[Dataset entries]

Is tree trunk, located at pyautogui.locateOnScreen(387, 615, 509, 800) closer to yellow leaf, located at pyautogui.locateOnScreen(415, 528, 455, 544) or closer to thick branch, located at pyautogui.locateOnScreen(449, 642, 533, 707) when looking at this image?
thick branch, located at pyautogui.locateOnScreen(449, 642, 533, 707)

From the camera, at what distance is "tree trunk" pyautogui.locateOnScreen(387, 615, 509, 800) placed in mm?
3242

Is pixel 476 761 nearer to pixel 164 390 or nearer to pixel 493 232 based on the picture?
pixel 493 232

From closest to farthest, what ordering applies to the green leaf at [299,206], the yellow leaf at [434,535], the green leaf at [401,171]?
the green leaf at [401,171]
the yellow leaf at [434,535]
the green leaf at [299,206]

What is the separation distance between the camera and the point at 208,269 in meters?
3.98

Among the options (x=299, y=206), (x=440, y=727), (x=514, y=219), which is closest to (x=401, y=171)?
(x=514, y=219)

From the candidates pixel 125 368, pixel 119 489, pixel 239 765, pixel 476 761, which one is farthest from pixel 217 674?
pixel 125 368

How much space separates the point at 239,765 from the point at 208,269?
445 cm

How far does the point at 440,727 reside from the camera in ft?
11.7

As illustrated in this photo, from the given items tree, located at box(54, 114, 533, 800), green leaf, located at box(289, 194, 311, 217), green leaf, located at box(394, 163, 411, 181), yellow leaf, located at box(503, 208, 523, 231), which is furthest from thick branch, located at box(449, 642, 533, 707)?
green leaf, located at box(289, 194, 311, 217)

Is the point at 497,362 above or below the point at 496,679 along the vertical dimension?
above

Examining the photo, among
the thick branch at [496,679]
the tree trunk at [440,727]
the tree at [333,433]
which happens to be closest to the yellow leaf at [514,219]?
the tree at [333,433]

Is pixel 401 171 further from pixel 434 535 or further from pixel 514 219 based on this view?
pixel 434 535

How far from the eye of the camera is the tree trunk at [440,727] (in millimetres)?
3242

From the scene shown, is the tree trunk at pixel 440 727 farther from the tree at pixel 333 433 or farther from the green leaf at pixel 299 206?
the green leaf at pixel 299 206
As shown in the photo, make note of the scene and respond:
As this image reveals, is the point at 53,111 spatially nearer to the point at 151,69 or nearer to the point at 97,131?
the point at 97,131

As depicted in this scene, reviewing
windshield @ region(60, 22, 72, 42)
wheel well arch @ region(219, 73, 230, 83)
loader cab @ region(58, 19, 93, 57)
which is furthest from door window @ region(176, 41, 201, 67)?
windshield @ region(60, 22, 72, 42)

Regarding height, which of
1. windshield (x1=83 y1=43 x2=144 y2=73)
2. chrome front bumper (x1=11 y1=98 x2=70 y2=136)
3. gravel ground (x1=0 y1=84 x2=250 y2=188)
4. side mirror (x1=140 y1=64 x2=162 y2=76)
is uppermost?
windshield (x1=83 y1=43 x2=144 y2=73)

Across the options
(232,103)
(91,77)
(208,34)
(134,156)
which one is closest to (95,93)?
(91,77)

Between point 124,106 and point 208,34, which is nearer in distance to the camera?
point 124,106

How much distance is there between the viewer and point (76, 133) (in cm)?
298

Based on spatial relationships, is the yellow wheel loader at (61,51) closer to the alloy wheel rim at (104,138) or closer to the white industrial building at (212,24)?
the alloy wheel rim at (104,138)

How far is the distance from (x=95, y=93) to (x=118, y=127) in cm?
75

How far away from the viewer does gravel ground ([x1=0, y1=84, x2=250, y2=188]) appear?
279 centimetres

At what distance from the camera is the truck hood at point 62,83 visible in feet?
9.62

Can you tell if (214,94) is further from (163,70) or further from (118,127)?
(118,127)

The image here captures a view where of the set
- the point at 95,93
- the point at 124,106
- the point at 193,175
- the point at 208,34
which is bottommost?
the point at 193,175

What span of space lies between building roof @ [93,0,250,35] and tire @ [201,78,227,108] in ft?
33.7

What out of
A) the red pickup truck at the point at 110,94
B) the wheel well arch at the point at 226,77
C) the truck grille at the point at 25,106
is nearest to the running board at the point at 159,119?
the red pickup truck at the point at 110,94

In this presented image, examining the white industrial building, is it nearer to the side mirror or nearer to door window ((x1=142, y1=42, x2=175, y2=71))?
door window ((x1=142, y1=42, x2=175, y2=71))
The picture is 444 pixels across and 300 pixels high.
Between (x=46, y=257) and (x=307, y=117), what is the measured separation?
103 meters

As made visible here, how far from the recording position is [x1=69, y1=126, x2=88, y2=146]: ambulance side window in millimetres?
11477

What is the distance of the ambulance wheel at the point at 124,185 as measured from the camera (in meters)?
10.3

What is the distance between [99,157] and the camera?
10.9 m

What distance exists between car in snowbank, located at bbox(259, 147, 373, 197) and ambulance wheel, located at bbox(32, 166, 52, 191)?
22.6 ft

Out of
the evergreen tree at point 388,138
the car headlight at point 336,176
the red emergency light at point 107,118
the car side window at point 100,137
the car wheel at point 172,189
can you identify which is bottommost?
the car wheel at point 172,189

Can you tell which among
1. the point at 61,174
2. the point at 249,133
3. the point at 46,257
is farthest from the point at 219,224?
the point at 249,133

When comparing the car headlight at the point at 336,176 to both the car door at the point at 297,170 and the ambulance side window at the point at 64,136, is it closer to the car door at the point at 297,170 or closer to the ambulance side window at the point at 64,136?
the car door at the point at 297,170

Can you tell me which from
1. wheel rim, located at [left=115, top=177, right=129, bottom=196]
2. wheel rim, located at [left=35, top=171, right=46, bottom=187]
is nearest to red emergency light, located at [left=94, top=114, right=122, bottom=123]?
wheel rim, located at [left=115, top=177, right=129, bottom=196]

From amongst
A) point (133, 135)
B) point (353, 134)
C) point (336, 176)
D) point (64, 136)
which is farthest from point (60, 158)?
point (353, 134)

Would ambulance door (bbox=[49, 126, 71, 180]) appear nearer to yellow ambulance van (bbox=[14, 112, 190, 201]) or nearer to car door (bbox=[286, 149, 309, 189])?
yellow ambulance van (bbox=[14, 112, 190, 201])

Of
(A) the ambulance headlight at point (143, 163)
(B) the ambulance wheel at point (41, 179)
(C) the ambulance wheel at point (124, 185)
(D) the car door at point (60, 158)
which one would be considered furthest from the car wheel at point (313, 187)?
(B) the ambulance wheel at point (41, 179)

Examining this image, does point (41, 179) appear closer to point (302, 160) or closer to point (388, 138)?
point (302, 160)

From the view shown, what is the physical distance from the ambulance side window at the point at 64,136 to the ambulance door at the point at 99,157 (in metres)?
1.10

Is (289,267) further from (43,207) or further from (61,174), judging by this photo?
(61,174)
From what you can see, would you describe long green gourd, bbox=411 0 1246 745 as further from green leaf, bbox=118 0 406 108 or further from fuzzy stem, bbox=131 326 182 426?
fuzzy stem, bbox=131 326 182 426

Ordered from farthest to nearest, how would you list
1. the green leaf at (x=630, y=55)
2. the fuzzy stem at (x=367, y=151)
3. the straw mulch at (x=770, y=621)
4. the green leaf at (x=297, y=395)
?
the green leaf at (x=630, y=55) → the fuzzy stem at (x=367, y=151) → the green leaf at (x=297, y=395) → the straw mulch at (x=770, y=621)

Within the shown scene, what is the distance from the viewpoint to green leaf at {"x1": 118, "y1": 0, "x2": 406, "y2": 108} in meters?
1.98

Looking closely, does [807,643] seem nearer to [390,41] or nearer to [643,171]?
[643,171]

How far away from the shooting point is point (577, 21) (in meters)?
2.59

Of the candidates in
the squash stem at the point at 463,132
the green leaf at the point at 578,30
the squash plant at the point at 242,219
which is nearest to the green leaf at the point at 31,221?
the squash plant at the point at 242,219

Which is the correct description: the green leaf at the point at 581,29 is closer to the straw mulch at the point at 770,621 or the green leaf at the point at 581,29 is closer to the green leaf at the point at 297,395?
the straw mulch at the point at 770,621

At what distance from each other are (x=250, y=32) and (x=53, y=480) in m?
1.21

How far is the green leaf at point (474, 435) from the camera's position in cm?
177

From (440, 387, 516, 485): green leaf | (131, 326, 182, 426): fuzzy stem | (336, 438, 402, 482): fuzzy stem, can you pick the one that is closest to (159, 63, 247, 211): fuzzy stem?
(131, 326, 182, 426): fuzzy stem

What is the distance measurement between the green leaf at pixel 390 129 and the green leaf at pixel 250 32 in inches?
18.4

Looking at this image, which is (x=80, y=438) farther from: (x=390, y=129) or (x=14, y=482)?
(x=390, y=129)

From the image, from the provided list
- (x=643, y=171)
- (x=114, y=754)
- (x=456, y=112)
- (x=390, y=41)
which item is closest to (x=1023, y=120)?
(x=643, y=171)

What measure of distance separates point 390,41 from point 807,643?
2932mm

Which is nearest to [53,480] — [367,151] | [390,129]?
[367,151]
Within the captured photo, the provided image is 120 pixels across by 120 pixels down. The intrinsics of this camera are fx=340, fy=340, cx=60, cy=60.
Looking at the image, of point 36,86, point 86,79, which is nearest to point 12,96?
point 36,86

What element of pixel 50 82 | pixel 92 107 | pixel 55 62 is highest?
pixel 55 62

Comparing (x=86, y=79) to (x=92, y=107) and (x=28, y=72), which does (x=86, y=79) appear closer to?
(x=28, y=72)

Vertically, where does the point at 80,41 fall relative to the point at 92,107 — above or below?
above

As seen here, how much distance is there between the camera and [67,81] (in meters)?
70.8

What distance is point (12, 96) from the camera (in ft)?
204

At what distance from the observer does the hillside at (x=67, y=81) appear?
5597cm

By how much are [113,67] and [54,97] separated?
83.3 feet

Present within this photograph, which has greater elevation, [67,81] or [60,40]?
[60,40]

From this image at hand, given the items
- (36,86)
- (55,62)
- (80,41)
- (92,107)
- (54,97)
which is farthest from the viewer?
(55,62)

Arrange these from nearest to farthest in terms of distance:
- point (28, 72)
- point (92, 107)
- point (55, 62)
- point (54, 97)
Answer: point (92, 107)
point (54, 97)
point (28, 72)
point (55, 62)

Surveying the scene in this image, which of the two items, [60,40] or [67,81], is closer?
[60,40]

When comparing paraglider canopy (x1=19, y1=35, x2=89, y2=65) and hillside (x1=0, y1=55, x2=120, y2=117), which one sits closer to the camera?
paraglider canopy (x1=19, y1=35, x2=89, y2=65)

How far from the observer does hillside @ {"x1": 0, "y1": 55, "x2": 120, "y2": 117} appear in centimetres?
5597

GOAL OF THE EXERCISE:
Repeat word for word each line from the one with "Comparing (x=86, y=79)" to the end of the records above, inclusive.

FINAL ANSWER:
Comparing (x=86, y=79) to (x=92, y=107) and (x=28, y=72), which does (x=86, y=79) appear closer to?
(x=28, y=72)

Vertically, where does the point at 80,41 fall relative to the point at 92,107 — above or below?
above

As seen here, how much distance is there between the camera and [67,81] (in meters)?
70.8

What distance is point (12, 96) from the camera (in ft)?
204

At what distance from the observer does the hillside at (x=67, y=81) appear?
5597cm

By how much are [113,67] and [54,97] separated?
83.3 feet

Present within this photograph, which has greater elevation, [67,81] or [60,40]?
[60,40]

From this image at hand, given the items
- (36,86)
- (55,62)
- (80,41)
- (92,107)
- (54,97)
which is farthest from the viewer?
(55,62)

Arrange these from nearest to farthest in terms of distance:
- point (28, 72)
- point (92, 107)
- point (55, 62)
- point (54, 97)
Answer: point (92, 107)
point (54, 97)
point (28, 72)
point (55, 62)

Surveying the scene in this image, which of the two items, [60,40] or [67,81], is closer?
[60,40]

When comparing paraglider canopy (x1=19, y1=35, x2=89, y2=65) and hillside (x1=0, y1=55, x2=120, y2=117), which one sits closer to the camera?
paraglider canopy (x1=19, y1=35, x2=89, y2=65)

How far from the observer does hillside @ {"x1": 0, "y1": 55, "x2": 120, "y2": 117} appear in centimetres?
5597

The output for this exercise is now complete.